Context: Google AI Overviews trigger on ~48% of searches; ChatGPT
processes 2.5B queries/day; Gartner projects commercial organic
search traffic will drop 25% by 2026. Monitoring is no longer optional.
## Commercial tools
| Tool | Platforms covered | Strong points | Weak points |
|---|---|---|---|
| **OtterlyAI** (otterly.ai) | ChatGPT, Perplexity, Gemini, AI Overviews, Copilot | Mature, 20k+ users, Gartner-recognised | Pricing mid-to-high |
| **Peec AI** (peec.ai) | ChatGPT, Perplexity, Gemini, AI Overviews | Good SaaS-brand focus, sentiment analysis | Narrower platform scope |
| **Profound** (tryprofound.com) | ChatGPT, Perplexity, Gemini, Copilot | Enterprise-grade, full-response capture | Enterprise pricing |
| **ZipTie** (ziptie.dev) | ChatGPT, Perplexity, AI Overviews | Competitive benchmarking, source attribution | Smaller team, newer |
| **HubSpot AEO** (hubspot.com/products/aeo) | ChatGPT, Gemini, Perplexity | Integrates with HubSpot ecosystem | Best if already HubSpot user |
| **Trendos** (trendos by Tesonet) | ChatGPT, Gemini, AI Search, Perplexity, DeepSeek | Added DeepSeek coverage, 2026 launch | Unproven longevity |
| **SE Ranking AI Tracker** (seranking.com) | ChatGPT, Perplexity, Gemini, AI Mode, AI Overviews | Bundled with classical SEO suite | Less specialised |
| **LLMrefs** (llmrefs.com) | ChatGPT, Perplexity, Gemini, Claude | GEO focus, research-backed | Newer, less tested |
## Free / manual methods (zero budget)
For clients/projects with no monitoring budget, a manual process works
at lower frequency. Recommended cadence: monthly for established
brands, weekly during optimization sprints.
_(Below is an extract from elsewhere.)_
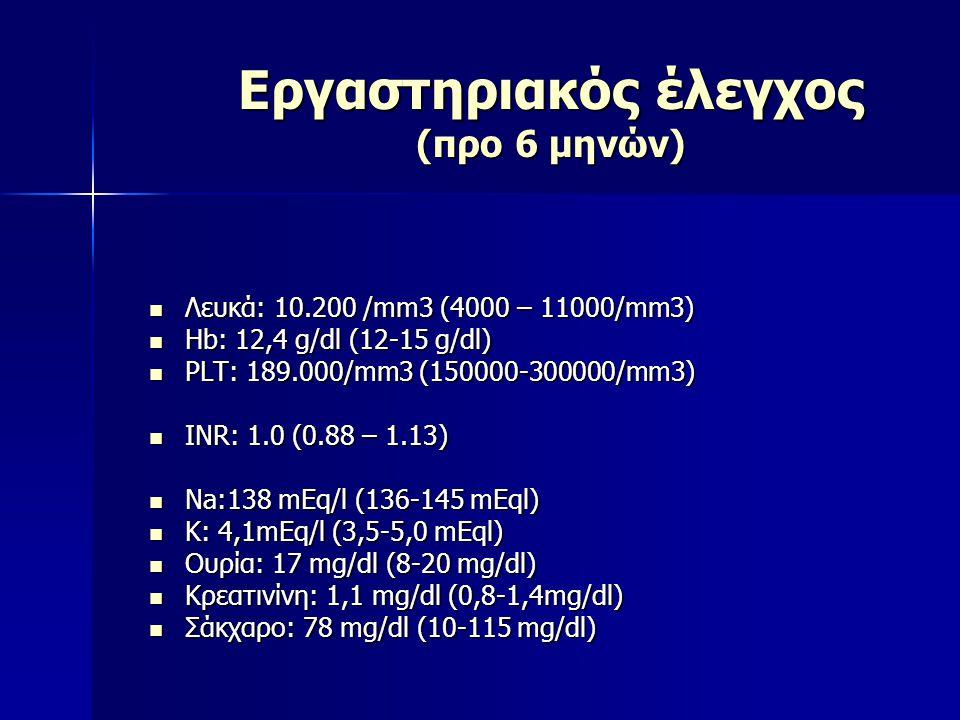 Εργαστηριακός έλεγχος (προ 6 μηνών) Λευκά: 10.200 /mm3 (4000 – 11000/mm3) Λευκά: 10.200 /mm3 (4000 – 11000/mm3) Hb: 12,4 g/dl (12-15 g/dl) Hb: 12,4 g/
### Query list construction
Build a list of 20-40 queries covering:
1. **Branded queries** — "what is [brand]", "is [brand] good", "[brand] reviews"
2. **Generic category queries** — "best [category] in [location]", "how to [problem]"
3. **Comparison queries** — "[brand] vs [competitor]", "alternatives to [brand]"
4. **Problem queries** — the actual questions the target persona asks
### Manual check workflow
For each query, run across:
- **ChatGPT** (web version with search enabled, chatgpt.com)
- **Perplexity** (perplexity.ai)
- **Google AI Overviews** (google.com — appears for ~48% of searches)
- **Claude** (claude.ai with web search)
- **Gemini** (gemini.google.com)
- **Copilot** (copilot.microsoft.com)
- **Brave Search AI** (search.brave.com)
- **DuckAssist** (duckduckgo.com)
Record for each:
- Mentioned? (yes/no)
- Cited with link? (yes/no + which page)
- Position in answer? (1st mention / buried / listed)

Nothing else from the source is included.